The sharp decline in future economic expectations was partly due to growing concerns about the negative effects of high interest rates, according to Joanne Hsu, University of Michigan Surveys of Consumers director.
The Federal Reserve has raised interest rates sharply from near zero in March 2022 to within a current range of 5.25–5.50 percent in a feverish bid to quash soaring inflation.
Inflation Expectations Jump
Inflation fell from its peak of 9.1 percent year-over-year in June 2022 to 3 percent in June 2023, sparking hope that it would continue falling. But this decline stalled in August and September, with the rate rebounding to 3.7 percent, partly on the back of higher energy costs.The rebound of inflationary pressures has translated into expectations that inflation will continue to pick up steam going forward.
Consumers now expect the year-ahead pace of inflation to be 4.4 percent, up from the 4.2 percent they predicted in October, which itself was a large jump from September’s reading of 3.2 percent, per the University of Michigan survey.
The longer-run inflation expectations were the biggest upside surprise in the survey, however. These rose from 3.0 percent in October to 3.2 percent this month—the highest reading since 2011.
Gas price expectations—over both the short and long run—rose to their highest readings so far this year, contributing to the slump in consumer sentiment.
“Ongoing wars in Gaza and Ukraine weighed on many consumers as well,” Ms. Hsu said.
The outbreak of conflict in the Middle East—triggered by a shock incursion of Hamas terrorists into Israel and their slaughter of hundreds of civilians—is the latest geopolitical issue to cause economists to worry about negative economic effects.
Bestselling author and Bear Traps Report founder Larry McDonald recently warned that the Israel–Hamas war could be “extremely inflationary.” He also lamented that the decarbonization movement has led to dwindling oil patch investment and said that $250-per-barrel crude was an acute possibility.
‘Slower Inflation Is an Oxymoron’
Even though the latest (September) data showed that the pace of inflation was 3.7 percent in annualized terms—a significant drop from the recent peak of 9.1 percent—this has been of little solace to consumers.

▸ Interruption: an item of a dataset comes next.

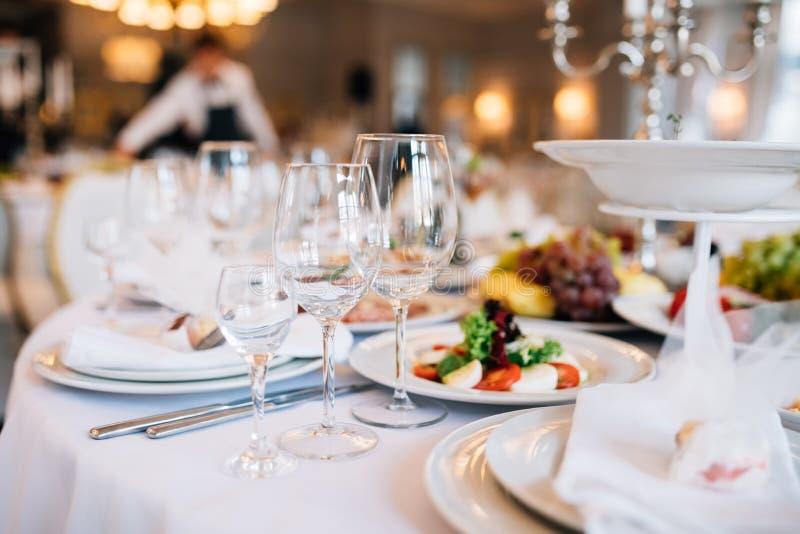 Tabela do casamento decorada com flores e serviço no restaurante Restaurante de Wrdding imagem de stock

Many lament that these numbers don’t show prices falling, just rising a bit more slowly.“Slower inflation is an oxymoron to consumers that take no solace in the fact that prices aren’t rising as fast, because they are still rising,” Greg McBride, chief financial analyst at Bankrate, told The Epoch Times in an emailed statement.
“The cumulative effect of inflation has strained household budgets and undermined buying power, with the Consumer Price Index up more than 18 percent in the past three years,” he added.
Next week, the government will release the inflation data for October, with Mr. McBride saying that any uptick in the pace of inflation is likely to rattle both stock and bond markets and undermine the notion that the Fed is done raising interest rates.
“If inflation is seen as trending lower, this helps keep the Fed on the sidelines. But even then, rates will remain high for some time to come—to the delight of savers and the disappointment of borrowers,” he wrote.
That doubt is in part due to significant weakness in loan demand caused by high interest rates, combined with an increased reluctance for banks to lend.
“This combination of sharply higher borrowing costs and reduced credit availability tends to be toxic for growth,” ING analysts said, adding that they expect a recession in 2024 lasting at least two quarters.
“In this environment, we see the slowdown in inflation regaining momentum in early 2024.”